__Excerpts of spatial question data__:
________________________________________

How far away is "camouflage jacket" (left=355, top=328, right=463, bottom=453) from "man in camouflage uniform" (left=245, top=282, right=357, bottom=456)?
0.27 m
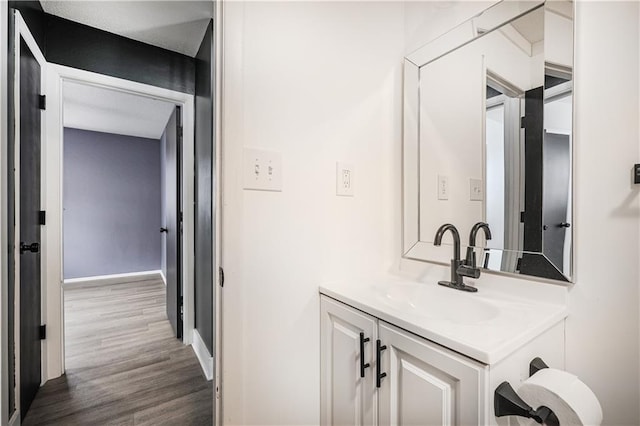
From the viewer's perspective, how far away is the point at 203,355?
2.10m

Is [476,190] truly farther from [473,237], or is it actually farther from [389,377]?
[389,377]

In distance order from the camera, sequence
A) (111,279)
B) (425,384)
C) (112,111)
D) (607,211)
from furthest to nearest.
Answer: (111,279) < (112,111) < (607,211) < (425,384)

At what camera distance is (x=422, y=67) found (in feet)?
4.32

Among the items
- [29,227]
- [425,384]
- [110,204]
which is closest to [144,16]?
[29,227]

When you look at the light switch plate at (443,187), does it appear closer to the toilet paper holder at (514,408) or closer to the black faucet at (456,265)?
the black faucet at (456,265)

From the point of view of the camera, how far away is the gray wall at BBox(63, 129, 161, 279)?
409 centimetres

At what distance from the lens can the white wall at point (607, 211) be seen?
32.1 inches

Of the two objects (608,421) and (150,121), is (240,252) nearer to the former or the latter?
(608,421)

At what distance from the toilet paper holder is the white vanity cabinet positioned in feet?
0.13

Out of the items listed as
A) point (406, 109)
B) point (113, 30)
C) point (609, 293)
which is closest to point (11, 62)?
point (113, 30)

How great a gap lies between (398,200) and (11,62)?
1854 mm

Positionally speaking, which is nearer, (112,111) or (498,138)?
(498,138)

________________________________________

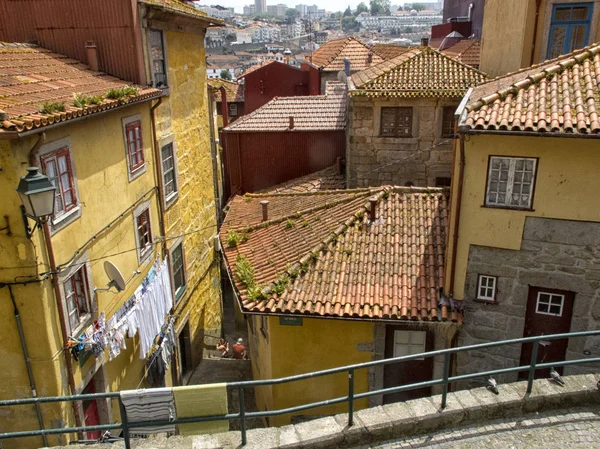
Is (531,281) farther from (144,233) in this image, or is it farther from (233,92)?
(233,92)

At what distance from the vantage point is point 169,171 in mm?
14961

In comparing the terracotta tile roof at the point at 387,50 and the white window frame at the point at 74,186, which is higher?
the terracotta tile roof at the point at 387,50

________________________________________

__Written problem__: Return the rows above exactly as they appear, starting at the line that contains "From the point" and ending at the line that contains "32.1 inches", with both of those lines included.

__Final result__:
From the point of view of the camera, how far away is the gray wall at BBox(63, 129, 161, 279)?
409 centimetres

At what distance from the lens can the white wall at point (607, 211) be seen?
32.1 inches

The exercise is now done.